The latest figures show that the value of losses to APP fraud fell to £450.7m in 2024, the lowest since 2021.
The industry body said the drop was the result of a number of interventions, particularly the large and ongoing investment in fraud protections by the banking and financial services industry.
Mandatory reimbursement rules
APP fraud spiked during the pandemic and the value of losses has been on a declining trend since 2021, although cases continued to rise, peaking at more than 230,000 in 2023, UK Finance said.
The Payment Systems Regulator’s (PSR) mandatory reimbursement rules for APP fraud became an actionable compliance requirement for banks, payments and e-money firms operating in the UK on October 7, 2024.
As these split the cost of reimbursement for APP fraud 50/50 between the sending and receiving financial institutions, organisations on both sides of the transaction have been incentivised to identify scams in real time.
However, UK Finance stressed that the decline in cases and value of APP fraud began well in advance of the implementation of new PSR rules and highlighted a range of actions being consistently implemented across the industry.
It noted that, in preliminary reporting, the PSR found that 86 percent of money lost to APP scams that were in scope of its rules was returned to victims between the policy becoming operational on October 7 and the end of 2024.
Ben Donaldson, managing director of economic crime at UK Finance, said fraud was a continued blight on the country.
“To deal with this threat, we need a more proactive approach with the public and private sectors working more closely together and using data and intelligence more effectively,” he said.
“We also need the technology and telecommunications sectors to step up and actually fight the fraud originating on their platforms and networks.”
The report found that the style of APP fraud had changed since 2013, when it was characterised by increasing volumes of lower value, mostly purchase scam cases.
But heightened industry attention on APP fraud has seen criminals seeking to extract larger sums from more profitable scams.
As APP fraud has declined, remote purchase fraud has increased, likely signalling a shift in fraudsters’ tactics, UK Finance said.
Sophisticated tactics
Erin Sims, financial services senior analyst at RSM UK, said that fraudsters are targeting more victims with increasingly sophisticated tactics.
“The rise in remote purchase fraud and the evolving nature of authorised push payment scams signal that criminals are adapting rapidly and leveraging scalable, low-cost tools to automate social engineering, mimic identities and exploit vulnerabilities at an unprecedented speed.”
She added: “This reinforces the need for a joined-up approach across the entire ecosystem, where financial institutions, tech platforms, telecoms providers and regulators work in unison to disrupt fraud at its source.”
The extent to which responsibility for APP fraud is shared between payments firms and telecoms and technology firms has been a sensitive issue.

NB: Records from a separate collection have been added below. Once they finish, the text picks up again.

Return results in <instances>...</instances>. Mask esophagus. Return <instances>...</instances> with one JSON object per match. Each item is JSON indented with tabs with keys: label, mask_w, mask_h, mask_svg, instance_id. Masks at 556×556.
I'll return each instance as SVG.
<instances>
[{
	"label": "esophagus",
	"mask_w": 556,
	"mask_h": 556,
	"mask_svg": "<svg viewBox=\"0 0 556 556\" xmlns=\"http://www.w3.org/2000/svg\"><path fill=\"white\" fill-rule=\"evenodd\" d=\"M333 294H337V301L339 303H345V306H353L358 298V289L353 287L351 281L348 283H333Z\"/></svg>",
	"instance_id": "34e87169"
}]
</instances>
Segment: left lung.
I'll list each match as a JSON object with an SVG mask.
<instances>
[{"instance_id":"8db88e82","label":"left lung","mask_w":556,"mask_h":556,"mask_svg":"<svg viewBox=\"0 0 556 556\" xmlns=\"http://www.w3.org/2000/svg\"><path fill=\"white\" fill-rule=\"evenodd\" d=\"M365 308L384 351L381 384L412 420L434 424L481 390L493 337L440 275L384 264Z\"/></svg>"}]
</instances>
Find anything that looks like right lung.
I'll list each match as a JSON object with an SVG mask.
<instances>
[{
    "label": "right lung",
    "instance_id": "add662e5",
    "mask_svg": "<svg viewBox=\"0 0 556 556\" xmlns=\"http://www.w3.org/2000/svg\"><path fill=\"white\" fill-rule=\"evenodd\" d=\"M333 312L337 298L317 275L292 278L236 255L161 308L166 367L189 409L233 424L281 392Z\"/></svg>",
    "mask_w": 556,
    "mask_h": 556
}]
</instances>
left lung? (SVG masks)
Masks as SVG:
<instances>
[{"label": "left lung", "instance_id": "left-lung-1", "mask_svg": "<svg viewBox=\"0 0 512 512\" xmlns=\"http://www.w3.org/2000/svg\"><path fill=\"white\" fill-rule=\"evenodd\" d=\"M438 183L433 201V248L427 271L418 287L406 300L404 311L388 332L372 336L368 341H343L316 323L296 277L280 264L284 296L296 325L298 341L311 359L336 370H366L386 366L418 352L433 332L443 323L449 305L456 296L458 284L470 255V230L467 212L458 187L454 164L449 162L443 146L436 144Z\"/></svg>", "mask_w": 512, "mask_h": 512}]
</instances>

In January 2025, the highly interventionist Protection from Scams Bill was passed in Singapore’s parliament, enabling police officers and commercial affairs officers to issue restriction orders to banks.
These restrict an individual’s banking transactions if there is reason to believe they will transfer money to a scammer.
However, in February, advocates for the technology industry warned that the European Parliament’s push to include social media and telecommunications firms in the Payment Services Regulation (PSR) fraud regime are misguided, and could backfire for consumers.
However, in April, following a UK lawmaker’s warning that social media companies are in a "last chance saloon", some of the biggest names in technology, banking and telecommunications pledged to strengthen their intelligence-sharing efforts to combat fraudsters.
The decline in APP fraud as scammers turn to other methods emphasises the importance of a joined up, comprehensive approach to fraud detection and prevention.
Regulators and financial institutions in the UK and elsewhere will need to maintain a high level of focus on addressing the issue of fraud, and additional regulation that brings other types of organisation into scope may be part of the equation.